Теперь же оказалось, что он не жил по-настоящему. Он воздерживался от женитьбы и от всего остального. Много лет он стремился к искуплению. Ему казалось, что Кастилия, и только Кастилия, преобразит не только наступающее, но и ушедшее. Кастилия была видением, Граалем, кульминацией мечты, которая наконец позволит ему успокоиться, сказать: «Все, довольно. Наконец-то и я чего-то стою».
Теперь Кастилия все дальше уплывала от него. В этом году они туда не отправятся. А когда? Через год? Что, если он так и не доберется туда?
А если доберется?
«Ты все равно останешься Бруэном… Может быть, потом тебе будет уже все равно».
Ему казалось, что он хочет вернуть честь своей фамилии. На самом деле он хотел ее отменить. Вычеркнуть из истории, особенно из своей. Потом он представлял, что женщина посмотрит на него и увидит достойного рыцаря, который заслуживает ее восхищения, и не только.
Ее любви.
Вот чего он ждал!
Он потянулся за белым шелковым шарфом, который дала ему Валери. Он уже получил кое-что драгоценное – любовь. Если бы только вовремя понял!
Встречный ветер Ла-Манша развевал концы шарфа. Он снова посмотрел на берег. На лошадях они преодолели бы такое расстояние уже давно; на кораблях им приходилось идти против ветра. Они не успеют в Ла-Рошель вовремя. Он уже все понял, пусть даже этого еще не понял король.
Сунув подарок жены в нагрудный мешочек, он улыбнулся. А если они так и не попадут в Кастилию – что тогда?
Что ж, подумал он, удивив самого себя, некогда жил священник, который так и не удостоился нормальных похорон.
Валери приехала в Замок плачущих ветров только в середине сентября.
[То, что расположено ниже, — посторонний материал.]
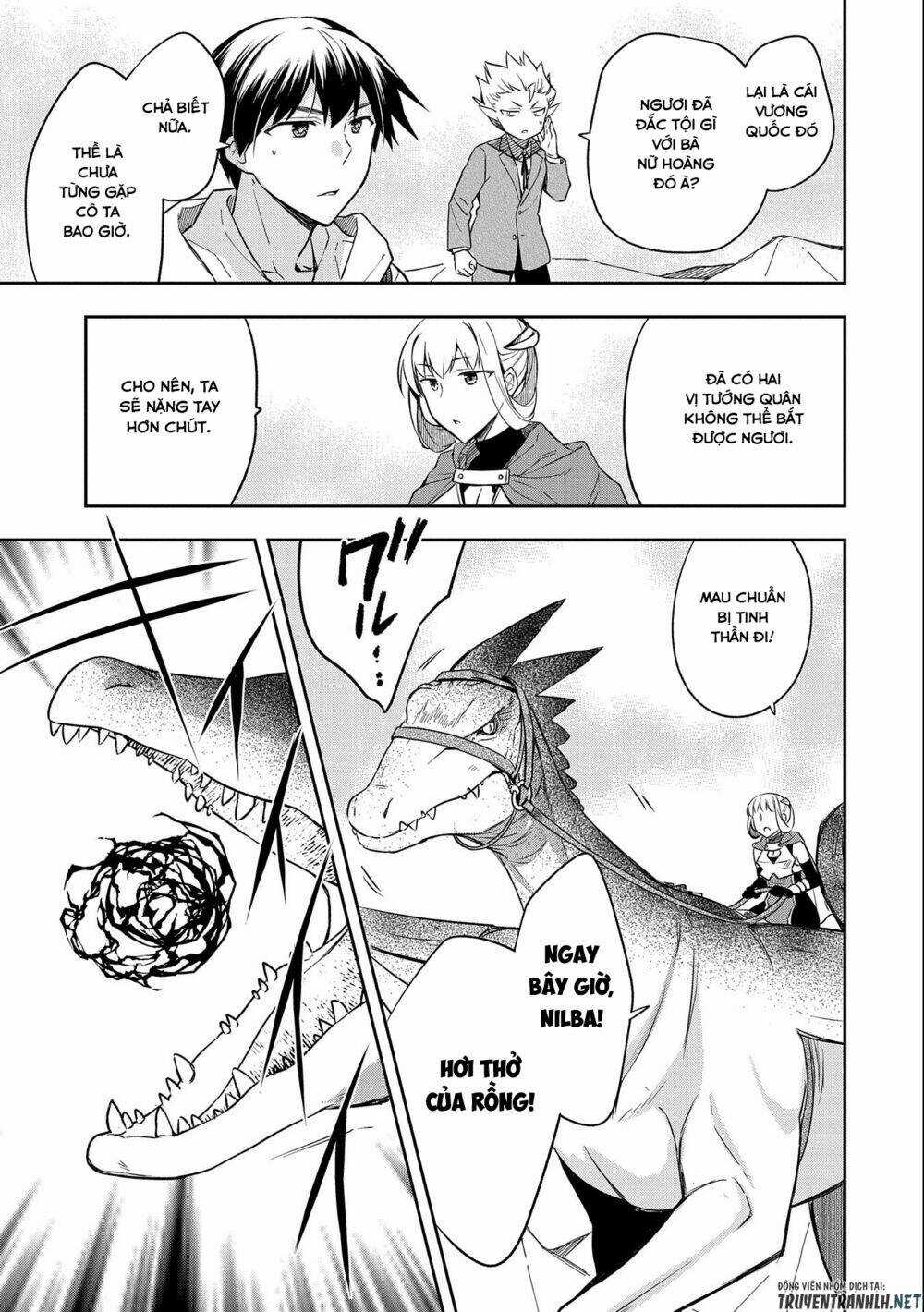 Mushoku No Eiyuu: Betsu Ni Skill Nanka Iranakattan Daga Chapter 27 trang 25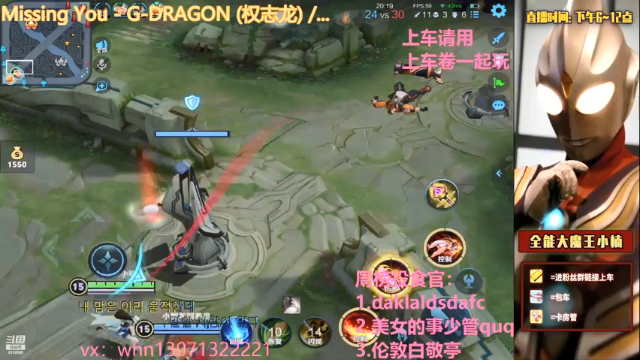 【2021-07-04 23点场】大魔王小楠：冲刺国服火舞的第三天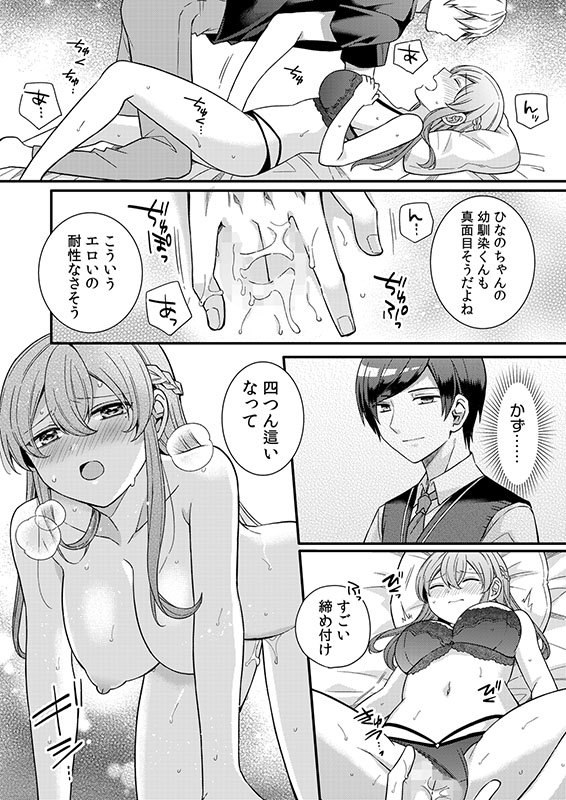 【エロ漫画】NTRアプローチ(3)のトップ画像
Управляющий удивился тому, что снова увидел ее, и тем не менее приветствовал ее как хозяйку замка. Он кланялся и слушался ее, даже когда она давала указания насчет того, как выращивать бобы.
Более того, Валери показалось, что он испытал облегчение оттого, что мог разделить с кем-то свое бремя.
Ах, как бы все могло измениться, если бы Валери и ее муж в самом деле относились ко всему одинаково! По крайней мере, внешне она оставалась его женой, а значит, и хозяйкой и этого замка, и окружающих его угодий.
Осенью она обычно сажала розы, но у нее не было черенков, и она никак не могла начать все сначала. Если она не занималась делами усадьбы, она бродила по парку, изучала землю, свет, слушала завывание ветра.
Но, зная, что лежало в земле у южной стены, она не заходила на тот участок, а если случайно ее взгляд падал на него, она молча крестилась. В те недели она начала понимать, почему ее муж так стремился покинуть эти места.
Она удивилась и обрадовалась, случайно наткнувшись на мушмулу. Конечно, это не ее любимая айва, но дерево из того же семейства. Может быть, это знак? Даже здесь могут расти разные растения, незнакомые цветы. Как и в Кастилии… Она должна проститься с землей своего детства. Она должна набраться храбрости и оставить свой дом позади, в то время как он должен набраться храбрости и вернуться к себе.
Она считала дни до тех пор, когда можно будет собирать побуревшие плоды. Октябрь? Ноябрь?
Вернется ли к тому времени Гил?
Шли недели, а с моря не было вестей. Высадились ли они с победой? Прошли ли по Франции, восстанавливая славу Англии? Или их корабли тоже подожгли, и они погибли под водой?
В отсутствие новостей она искала утешения в ритмах земли, в обычных работах на плодородных участках, которые она размечала для посадок, надеясь, что здесь весной, как всегда, зародится новая жизнь.
И мечтала, что Гил тоже сюда вернется.
Много недель король Эдуард не терял надежды, ожидая, что ветер все же переменится, но к середине октября флот не продвинулся дальше от порта отправления, чем можно было проделать верхом на ло шади.
Приближалась зима. Военный сезон уже заканчивался.
Король, проклиная французов, отказался от своих планов. Корабли вернулись в Сандвич. Тысячи удрученных воинов, в том числе Гил и Дени, высадились на берег.
Однако Ланкастер по-прежнему говорил о войне, новых планах и обо всем, что необходимо сделать до весны, когда можно будет снова плыть во Францию.
– Мы вернемся во Францию и пройдем по ней, как раньше! Если бы к брату вернулось здоровье, он бы тоже присоединился к нам в битве.
Он произносил свои слова как заклинание. Гил подозревал: ни стареющий король, ни его болезненный старший сын уже не сумеют повести войска в бой. Должно быть, то же самое понимал и Ланкастер, даже если не произносил такие вещи вслух.